> **Passage extrait**:
########################################

Aussi, la sculpture romantique, qui d’ailleurs s’est laissée souvent aller aux plus grands écarts, reste-t-elle ordinairement fidèle au principe propre de la plastique, lorsqu’elle se rattache de nouveau à celle des Grecs. Alors, ou elle s’efforce de traiter les sujets antiques dans le sens des anciens eux-mêmes, ou elle exécute des statues de héros et de rois et des portraits, conformément aux lois de la sculpture, et ainsi elle cherche à se rapprocher de l’antique. C’est ce qui a lieu aujourd’hui. Cependant la sculpture a su aussi faire d’excellents ouvrages, même dans le domaine des sujets religieux. Il me suffira de rappeler Michel-Ange. On ne peut trop admirer son Christ mort, dont nous avons ici (à Berlin) une copie moulée, dans la collection royale. Plusieurs ne veulent pas reconnaître pour authentique l’image de la Vierge, dans l’église aux femmes, à Bruges, qui est aussi un excellent ouvrage. Mais, avant tout, j’ai été enchanté du tombeau du comte de Nassau, à Bréda[2]. Le comte, de grandeur naturelle, avec sa femme à ses côtés, est étendu sur une table de marbre noir. Debout, aux quatre coins de la pierre, sont Régulas, Annibal, César et un guerrier romain, dans une attitude courbée. Ils portent au-dessus de leur tête une table de marbre semblable à celle qui est au-dessous. Rien n’est plus intéressant que de voir un caractère comme celui de César, représenté par Michel-Ange. Toutefois, dans les sujets religieux, il fallait le génie, la puissance d’imagination, l’énergie, la profondeur, la hardiesse et l’habileté d’un tel maître pour pouvoir combiner, en déployant une aussi grande originalité créatrice, le principe classique des anciens avec l’animation qui caractérise le romantique. Car, je le répète, le développement du sentiment chrétien, où la pensée et l’imagination religieuse sont portées à leur plus haut degré, n’est pas favorable à la forme classique de l’idéal, qui constitue la première et la plus haute destination de la sculpture.

Nous pouvons effectuer d’ici la transition de la sculpture à un autre principe de la conception et de la représentation artistiques, qui, pour sa réalisation, a besoin aussi d’autres matériaux sensibles. Dans la sculpture classique, c’était l’individualité objective, substantielle, sous la forme humaine, qui constituait le centre, et plaçait la forme humaine à une si grande hauteur qu’elle la maintenait indépendante, comme simple beauté de la forme, et la conservait pour représenter la nature divine. Mais aussi, dès-lors, l’homme, tel qu’il apparaît, sous le rapport du fond et de la forme, n’est pas l’homme complet, entier, concret. L’anthropomorphisme de l’art reste inachevé dans l’ancienne sculpture. Car ce qui manque, c’est non seulement l’humanité dans sa généralité objective, et en même temps identique avec le principe de l’absolue personnalité, mais ce qu’on a continué aussi d’appeler ordinairement l’humaine nature, le moment de l’individualité subjective, de la faiblesse humaine, le côté accidentel, particulier, arbitraire de la volonté, les besoins de la nature physique, les passions, etc., moment qui doit être accueilli dans cette généralité, afin que l’individualité tout entière, le sujet dans sa sphère totale et dans le cercle infini de son existence réelle, puisse apparaître comme principe du contenu et du mode de représentation.

########################################

> **Jeu de données**:
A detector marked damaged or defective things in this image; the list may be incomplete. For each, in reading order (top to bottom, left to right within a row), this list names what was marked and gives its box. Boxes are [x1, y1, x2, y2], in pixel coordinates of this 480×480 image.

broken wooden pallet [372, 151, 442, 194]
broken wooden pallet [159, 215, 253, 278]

########################################

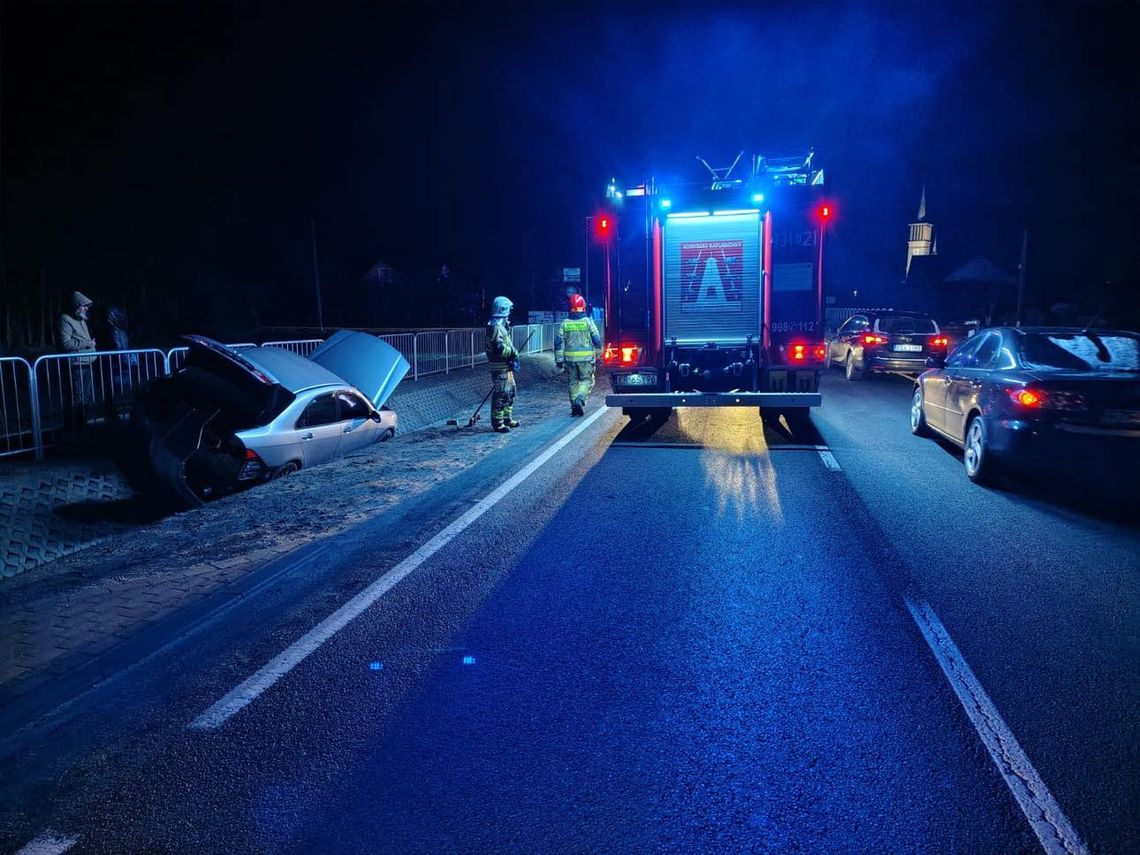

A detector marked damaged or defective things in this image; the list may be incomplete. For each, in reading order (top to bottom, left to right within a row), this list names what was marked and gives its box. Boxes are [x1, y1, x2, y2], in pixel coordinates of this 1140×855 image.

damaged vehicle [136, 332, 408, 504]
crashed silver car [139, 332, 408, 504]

########################################

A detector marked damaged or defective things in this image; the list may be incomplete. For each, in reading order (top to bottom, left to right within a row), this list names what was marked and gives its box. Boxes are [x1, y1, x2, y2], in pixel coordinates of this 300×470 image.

########################################

> **Problèmes à résoudre**:
A) Répondez à ces questions sur le passage consacré à la sculpture :
(i) Dans quelle ville et dans quelle collection se trouve la copie moulée du Christ mort de Michel-Ange ?
(ii) Qui se tient debout aux quatre coins du tombeau du comte de Nassau ?
(iii) D'après le dernier paragraphe, qu'est-ce qui reste inachevé dans l'ancienne sculpture ?
B) Écrivez la suite du passage sur la sculpture, en reprenant juste après sa dernière phrase.
On n'a pas besoin du matériel pour faire cet exercice.

> **Corrigé de l'exercice**:
A)
(i) À Berlin, dans la collection royale.
(ii) Régulas, Annibal, César et un guerrier romain.
(iii) L'anthropomorphisme de l'art.

B)
Dans la sculpture classique, l’un de ces moments, l’élément humain, par son côté naturel, immédiat, ne s’offre qu’en partie dans les animaux et les représentations à moitié animales, les satyres, les faunes, etc., sans arriver jusqu’à la conscience réfléchie et y être refoulé comme un mal. D’un autre côté, cette sculpture en elle-même n’entre dans le moment de la particularité et de la tendance vers l’extérieur que dans le style gracieux ; et alors elle s’abandonne aux mille plaisanteries et caprices auxquels l’ancienne plastique elle-même se laisse aller. Mais le principe de la profondeur et de l’infinité de l’ame, de l’union mystérieuse de l’ame avec l’être absolu, de l’union spirituelle de l’homme, de l’humanité avec Dieu, lui manquent totalement. La sculpture chrétienne représente bien les sujets qui, conformément à ce principe, peuvent entrer dans l’art ; mais, précisément son mode de représentation artistique montre que la sculpture ne suffît pas pour exprimer ces idées. D’autres arts doivent donc apparaître pour exécuter ce à quoi la sculpture est incapable d’atteindre. Ces nouveaux arts, puisqu’ils répondent le mieux à la forme romantique, nous pouvons les désigner, dans leur ensemble, sous le nom d’arts romantiques.

  1. Note sur les marbres egynétiques, avec les observations pleines d’érudition artistique de Schelling, 1817.
  2. Voy. Hegel’s Vermischte Schriften, 2 vol., p. 561.